The Conjuring

From the opening credits, The Conjuring attempts to hearken back to the R-rated horror films of yesteryear. Even the stylized title, with it's ornate, sickly yellow font, conjures (ba-dum-dum!) images of The Exorcist and Rosemary's Baby. The kinship extends to the Mise en scene; The Conjuring simply feels like a film from that era, which is a good thing given the time period in which this one is situated.

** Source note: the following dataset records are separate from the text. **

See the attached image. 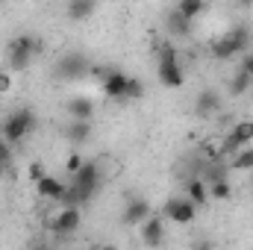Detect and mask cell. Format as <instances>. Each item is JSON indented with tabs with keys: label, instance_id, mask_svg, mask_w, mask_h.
<instances>
[{
	"label": "cell",
	"instance_id": "6da1fadb",
	"mask_svg": "<svg viewBox=\"0 0 253 250\" xmlns=\"http://www.w3.org/2000/svg\"><path fill=\"white\" fill-rule=\"evenodd\" d=\"M253 42V33L248 24H233L224 36H218L215 42H212V47H209V53L215 56V59H221V62H227V59H236V56H242V53H248V47H251Z\"/></svg>",
	"mask_w": 253,
	"mask_h": 250
},
{
	"label": "cell",
	"instance_id": "7a4b0ae2",
	"mask_svg": "<svg viewBox=\"0 0 253 250\" xmlns=\"http://www.w3.org/2000/svg\"><path fill=\"white\" fill-rule=\"evenodd\" d=\"M159 53V65H156V77L165 88H183L186 83V68H183V59H180V47L174 42H162L156 47Z\"/></svg>",
	"mask_w": 253,
	"mask_h": 250
},
{
	"label": "cell",
	"instance_id": "3957f363",
	"mask_svg": "<svg viewBox=\"0 0 253 250\" xmlns=\"http://www.w3.org/2000/svg\"><path fill=\"white\" fill-rule=\"evenodd\" d=\"M36 53H39V39H33L30 33H21L6 44V62L12 71H27L36 59Z\"/></svg>",
	"mask_w": 253,
	"mask_h": 250
},
{
	"label": "cell",
	"instance_id": "277c9868",
	"mask_svg": "<svg viewBox=\"0 0 253 250\" xmlns=\"http://www.w3.org/2000/svg\"><path fill=\"white\" fill-rule=\"evenodd\" d=\"M33 129H36V112L27 109V106H21V109H15V112L6 115V121L0 126V135H3L9 144H18V141L27 138Z\"/></svg>",
	"mask_w": 253,
	"mask_h": 250
},
{
	"label": "cell",
	"instance_id": "5b68a950",
	"mask_svg": "<svg viewBox=\"0 0 253 250\" xmlns=\"http://www.w3.org/2000/svg\"><path fill=\"white\" fill-rule=\"evenodd\" d=\"M253 141V121L251 118H242V121H236L233 129L224 135V141H221V156L227 159V156H236L239 150H245V147H251Z\"/></svg>",
	"mask_w": 253,
	"mask_h": 250
},
{
	"label": "cell",
	"instance_id": "8992f818",
	"mask_svg": "<svg viewBox=\"0 0 253 250\" xmlns=\"http://www.w3.org/2000/svg\"><path fill=\"white\" fill-rule=\"evenodd\" d=\"M162 218H165V221H174V224L189 227V224L197 221V206L191 203L186 194H174V197H168V200H165V206H162Z\"/></svg>",
	"mask_w": 253,
	"mask_h": 250
},
{
	"label": "cell",
	"instance_id": "52a82bcc",
	"mask_svg": "<svg viewBox=\"0 0 253 250\" xmlns=\"http://www.w3.org/2000/svg\"><path fill=\"white\" fill-rule=\"evenodd\" d=\"M85 74H91V62H88V56L85 53H80V50H71V53H65L59 56V62H56V77L59 80H83Z\"/></svg>",
	"mask_w": 253,
	"mask_h": 250
},
{
	"label": "cell",
	"instance_id": "ba28073f",
	"mask_svg": "<svg viewBox=\"0 0 253 250\" xmlns=\"http://www.w3.org/2000/svg\"><path fill=\"white\" fill-rule=\"evenodd\" d=\"M91 74L100 77V88L109 100H124L126 80H129L124 71H118V68H91Z\"/></svg>",
	"mask_w": 253,
	"mask_h": 250
},
{
	"label": "cell",
	"instance_id": "9c48e42d",
	"mask_svg": "<svg viewBox=\"0 0 253 250\" xmlns=\"http://www.w3.org/2000/svg\"><path fill=\"white\" fill-rule=\"evenodd\" d=\"M80 224H83V212L77 206H65V209L56 212V218L50 221V233L56 239H71L80 230Z\"/></svg>",
	"mask_w": 253,
	"mask_h": 250
},
{
	"label": "cell",
	"instance_id": "30bf717a",
	"mask_svg": "<svg viewBox=\"0 0 253 250\" xmlns=\"http://www.w3.org/2000/svg\"><path fill=\"white\" fill-rule=\"evenodd\" d=\"M224 109V94L218 88H203L194 97V115L197 118H215Z\"/></svg>",
	"mask_w": 253,
	"mask_h": 250
},
{
	"label": "cell",
	"instance_id": "8fae6325",
	"mask_svg": "<svg viewBox=\"0 0 253 250\" xmlns=\"http://www.w3.org/2000/svg\"><path fill=\"white\" fill-rule=\"evenodd\" d=\"M150 200H144V197H129L124 206V212H121V224L124 227H141L147 218H150Z\"/></svg>",
	"mask_w": 253,
	"mask_h": 250
},
{
	"label": "cell",
	"instance_id": "7c38bea8",
	"mask_svg": "<svg viewBox=\"0 0 253 250\" xmlns=\"http://www.w3.org/2000/svg\"><path fill=\"white\" fill-rule=\"evenodd\" d=\"M138 236H141V245L144 248H159L165 242V218L162 215H150L138 227Z\"/></svg>",
	"mask_w": 253,
	"mask_h": 250
},
{
	"label": "cell",
	"instance_id": "4fadbf2b",
	"mask_svg": "<svg viewBox=\"0 0 253 250\" xmlns=\"http://www.w3.org/2000/svg\"><path fill=\"white\" fill-rule=\"evenodd\" d=\"M36 194L42 197V200H50V203H62L65 194H68V186H65L59 177H44L42 183H36Z\"/></svg>",
	"mask_w": 253,
	"mask_h": 250
},
{
	"label": "cell",
	"instance_id": "5bb4252c",
	"mask_svg": "<svg viewBox=\"0 0 253 250\" xmlns=\"http://www.w3.org/2000/svg\"><path fill=\"white\" fill-rule=\"evenodd\" d=\"M191 27L194 24H189L177 9H171L168 15H165V33L171 36V42L177 44V42H183V39H191Z\"/></svg>",
	"mask_w": 253,
	"mask_h": 250
},
{
	"label": "cell",
	"instance_id": "9a60e30c",
	"mask_svg": "<svg viewBox=\"0 0 253 250\" xmlns=\"http://www.w3.org/2000/svg\"><path fill=\"white\" fill-rule=\"evenodd\" d=\"M65 112H68L71 121H91V115H94V100L85 97V94H74V97L65 103Z\"/></svg>",
	"mask_w": 253,
	"mask_h": 250
},
{
	"label": "cell",
	"instance_id": "2e32d148",
	"mask_svg": "<svg viewBox=\"0 0 253 250\" xmlns=\"http://www.w3.org/2000/svg\"><path fill=\"white\" fill-rule=\"evenodd\" d=\"M200 180H203L206 186H215V183L230 180V165H227V159H221V156H218V159H206Z\"/></svg>",
	"mask_w": 253,
	"mask_h": 250
},
{
	"label": "cell",
	"instance_id": "e0dca14e",
	"mask_svg": "<svg viewBox=\"0 0 253 250\" xmlns=\"http://www.w3.org/2000/svg\"><path fill=\"white\" fill-rule=\"evenodd\" d=\"M91 132H94V126L91 121H68L65 124V138L71 141V144H85V141H91Z\"/></svg>",
	"mask_w": 253,
	"mask_h": 250
},
{
	"label": "cell",
	"instance_id": "ac0fdd59",
	"mask_svg": "<svg viewBox=\"0 0 253 250\" xmlns=\"http://www.w3.org/2000/svg\"><path fill=\"white\" fill-rule=\"evenodd\" d=\"M94 12H97V3L94 0H68V6H65V15L71 21H85Z\"/></svg>",
	"mask_w": 253,
	"mask_h": 250
},
{
	"label": "cell",
	"instance_id": "d6986e66",
	"mask_svg": "<svg viewBox=\"0 0 253 250\" xmlns=\"http://www.w3.org/2000/svg\"><path fill=\"white\" fill-rule=\"evenodd\" d=\"M183 188H186L183 194L189 197V200L194 203V206H197V209H200V206L209 200V186H206L200 177H191V180H186V186H183Z\"/></svg>",
	"mask_w": 253,
	"mask_h": 250
},
{
	"label": "cell",
	"instance_id": "ffe728a7",
	"mask_svg": "<svg viewBox=\"0 0 253 250\" xmlns=\"http://www.w3.org/2000/svg\"><path fill=\"white\" fill-rule=\"evenodd\" d=\"M251 88H253V80L245 74V71H239V68H236V74L230 77V85H227L230 97H242V94H248Z\"/></svg>",
	"mask_w": 253,
	"mask_h": 250
},
{
	"label": "cell",
	"instance_id": "44dd1931",
	"mask_svg": "<svg viewBox=\"0 0 253 250\" xmlns=\"http://www.w3.org/2000/svg\"><path fill=\"white\" fill-rule=\"evenodd\" d=\"M174 9H177V12H180V15H183L189 24H194V21H197V18L206 12V3H203V0H180Z\"/></svg>",
	"mask_w": 253,
	"mask_h": 250
},
{
	"label": "cell",
	"instance_id": "7402d4cb",
	"mask_svg": "<svg viewBox=\"0 0 253 250\" xmlns=\"http://www.w3.org/2000/svg\"><path fill=\"white\" fill-rule=\"evenodd\" d=\"M227 165H230V171H253V147H245V150H239L236 156H230L227 159Z\"/></svg>",
	"mask_w": 253,
	"mask_h": 250
},
{
	"label": "cell",
	"instance_id": "603a6c76",
	"mask_svg": "<svg viewBox=\"0 0 253 250\" xmlns=\"http://www.w3.org/2000/svg\"><path fill=\"white\" fill-rule=\"evenodd\" d=\"M144 94H147V88H144V80H138V77H129V80H126L124 100H141Z\"/></svg>",
	"mask_w": 253,
	"mask_h": 250
},
{
	"label": "cell",
	"instance_id": "cb8c5ba5",
	"mask_svg": "<svg viewBox=\"0 0 253 250\" xmlns=\"http://www.w3.org/2000/svg\"><path fill=\"white\" fill-rule=\"evenodd\" d=\"M230 197H233V186H230V180L209 186V200H230Z\"/></svg>",
	"mask_w": 253,
	"mask_h": 250
},
{
	"label": "cell",
	"instance_id": "d4e9b609",
	"mask_svg": "<svg viewBox=\"0 0 253 250\" xmlns=\"http://www.w3.org/2000/svg\"><path fill=\"white\" fill-rule=\"evenodd\" d=\"M27 177H30V183L36 186V183H42L44 177H47V168H44V162H30V168H27Z\"/></svg>",
	"mask_w": 253,
	"mask_h": 250
},
{
	"label": "cell",
	"instance_id": "484cf974",
	"mask_svg": "<svg viewBox=\"0 0 253 250\" xmlns=\"http://www.w3.org/2000/svg\"><path fill=\"white\" fill-rule=\"evenodd\" d=\"M12 165V144L0 135V168H9Z\"/></svg>",
	"mask_w": 253,
	"mask_h": 250
},
{
	"label": "cell",
	"instance_id": "4316f807",
	"mask_svg": "<svg viewBox=\"0 0 253 250\" xmlns=\"http://www.w3.org/2000/svg\"><path fill=\"white\" fill-rule=\"evenodd\" d=\"M83 162H85V159H83V156H80V153H77V150H74V153H71V156H68V162H65V171H68V174H71V177H74V174H77V171H80V168H83Z\"/></svg>",
	"mask_w": 253,
	"mask_h": 250
},
{
	"label": "cell",
	"instance_id": "83f0119b",
	"mask_svg": "<svg viewBox=\"0 0 253 250\" xmlns=\"http://www.w3.org/2000/svg\"><path fill=\"white\" fill-rule=\"evenodd\" d=\"M12 91V71H0V97Z\"/></svg>",
	"mask_w": 253,
	"mask_h": 250
},
{
	"label": "cell",
	"instance_id": "f1b7e54d",
	"mask_svg": "<svg viewBox=\"0 0 253 250\" xmlns=\"http://www.w3.org/2000/svg\"><path fill=\"white\" fill-rule=\"evenodd\" d=\"M239 71H245V74H248V77L253 80V50L242 53V65H239Z\"/></svg>",
	"mask_w": 253,
	"mask_h": 250
},
{
	"label": "cell",
	"instance_id": "f546056e",
	"mask_svg": "<svg viewBox=\"0 0 253 250\" xmlns=\"http://www.w3.org/2000/svg\"><path fill=\"white\" fill-rule=\"evenodd\" d=\"M30 250H53V248H50L47 242H39V245H33V248H30Z\"/></svg>",
	"mask_w": 253,
	"mask_h": 250
},
{
	"label": "cell",
	"instance_id": "4dcf8cb0",
	"mask_svg": "<svg viewBox=\"0 0 253 250\" xmlns=\"http://www.w3.org/2000/svg\"><path fill=\"white\" fill-rule=\"evenodd\" d=\"M97 250H118V248H112V245H103V248H97Z\"/></svg>",
	"mask_w": 253,
	"mask_h": 250
},
{
	"label": "cell",
	"instance_id": "1f68e13d",
	"mask_svg": "<svg viewBox=\"0 0 253 250\" xmlns=\"http://www.w3.org/2000/svg\"><path fill=\"white\" fill-rule=\"evenodd\" d=\"M3 171H6V168H0V177H3Z\"/></svg>",
	"mask_w": 253,
	"mask_h": 250
}]
</instances>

It's pretty creepy. James Wan gives us a really subtle first act, and I might have enjoyed it a bit more if the jackasses in the theater weren't whispering and talking throughout many of the early quiet parts. Note to jackasses: As Ed Warren notes in one of his lectures on possession, one of the first signs of demonic infestation is whispering. You jackasses are all infested--with an utter lack of tact. It's a public theater, people, and a horror movie to boot! Many of these films take their affect from the juxtaposition of quiet and loud sound. Stay home and chat about your b.s. when it's out on DVD, but don't ruin a film for those of us that want to watch it in peace.

Thankfully, they all shut up around the midpoint of the film.

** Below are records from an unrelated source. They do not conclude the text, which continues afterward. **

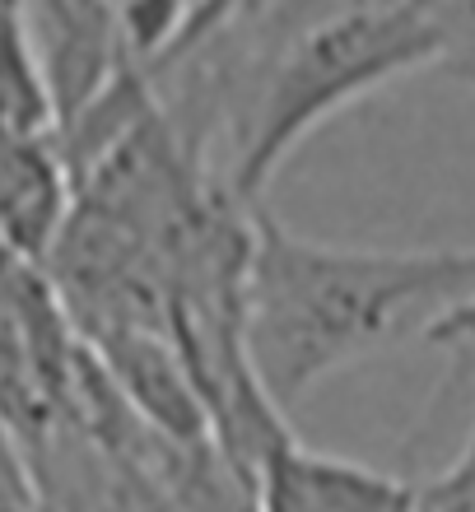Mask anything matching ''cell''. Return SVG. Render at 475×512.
<instances>
[{
  "mask_svg": "<svg viewBox=\"0 0 475 512\" xmlns=\"http://www.w3.org/2000/svg\"><path fill=\"white\" fill-rule=\"evenodd\" d=\"M471 298L475 243L420 252L331 247L257 210L243 326L252 368L285 415L340 368L401 336H429Z\"/></svg>",
  "mask_w": 475,
  "mask_h": 512,
  "instance_id": "obj_1",
  "label": "cell"
},
{
  "mask_svg": "<svg viewBox=\"0 0 475 512\" xmlns=\"http://www.w3.org/2000/svg\"><path fill=\"white\" fill-rule=\"evenodd\" d=\"M443 38L420 0H340L299 24L238 89L229 182L252 210L285 159L326 122L410 70L438 66Z\"/></svg>",
  "mask_w": 475,
  "mask_h": 512,
  "instance_id": "obj_2",
  "label": "cell"
},
{
  "mask_svg": "<svg viewBox=\"0 0 475 512\" xmlns=\"http://www.w3.org/2000/svg\"><path fill=\"white\" fill-rule=\"evenodd\" d=\"M89 345L47 270L0 247V424L24 452H42L84 424Z\"/></svg>",
  "mask_w": 475,
  "mask_h": 512,
  "instance_id": "obj_3",
  "label": "cell"
},
{
  "mask_svg": "<svg viewBox=\"0 0 475 512\" xmlns=\"http://www.w3.org/2000/svg\"><path fill=\"white\" fill-rule=\"evenodd\" d=\"M52 126L80 117L122 70L136 66L117 0H19Z\"/></svg>",
  "mask_w": 475,
  "mask_h": 512,
  "instance_id": "obj_4",
  "label": "cell"
},
{
  "mask_svg": "<svg viewBox=\"0 0 475 512\" xmlns=\"http://www.w3.org/2000/svg\"><path fill=\"white\" fill-rule=\"evenodd\" d=\"M257 512H420V485L285 433L257 466Z\"/></svg>",
  "mask_w": 475,
  "mask_h": 512,
  "instance_id": "obj_5",
  "label": "cell"
},
{
  "mask_svg": "<svg viewBox=\"0 0 475 512\" xmlns=\"http://www.w3.org/2000/svg\"><path fill=\"white\" fill-rule=\"evenodd\" d=\"M434 14L438 38H443V61L438 70L462 84H475V0H420Z\"/></svg>",
  "mask_w": 475,
  "mask_h": 512,
  "instance_id": "obj_6",
  "label": "cell"
},
{
  "mask_svg": "<svg viewBox=\"0 0 475 512\" xmlns=\"http://www.w3.org/2000/svg\"><path fill=\"white\" fill-rule=\"evenodd\" d=\"M420 512H475V424L457 457L420 485Z\"/></svg>",
  "mask_w": 475,
  "mask_h": 512,
  "instance_id": "obj_7",
  "label": "cell"
}]
</instances>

Back to the film. Wan engineers a really captivating perspective shot when one of the young daughters peers under her bed, then back up at our presence, hiding in the corner of the room. I also enjoyed the angle that precedes that little bit of style as Wan really captures the epitome of innocence: a sleeping child. Things actually move really rapidly from that scene forward, as the presence has revealed itself fully and things are now racing toward that pulse-pounding third act.

I would have enjoyed a bit more in the way of showing just how the Perrons made the decision to attend one of the Warrens' lectures. I'm always interested in those moments in which seemingly skeptical characters take a leap of faith, and here it's completely brushed under the rug. 

I would have also enjoyed a bit more character development on the Warrens. Wilson and Farmiga are good (I liked her turn a tad more; that fall she takes is heartbreaking), and I really liked Ron Livingston's portrayal of Roger Perron. Watching Lili Taylor's Carolyn Perron descend into possession is moving. Overall, this cast did a fine job.

I'd give it a solid 'B' mark, and I think that will improve for me with time and additional viewings. It certainly raised some sincere yelps from the audience, and I've already looked into the backstory of Annabelle the doll (really creepy opening sequence!), so it left a pretty good impression on me.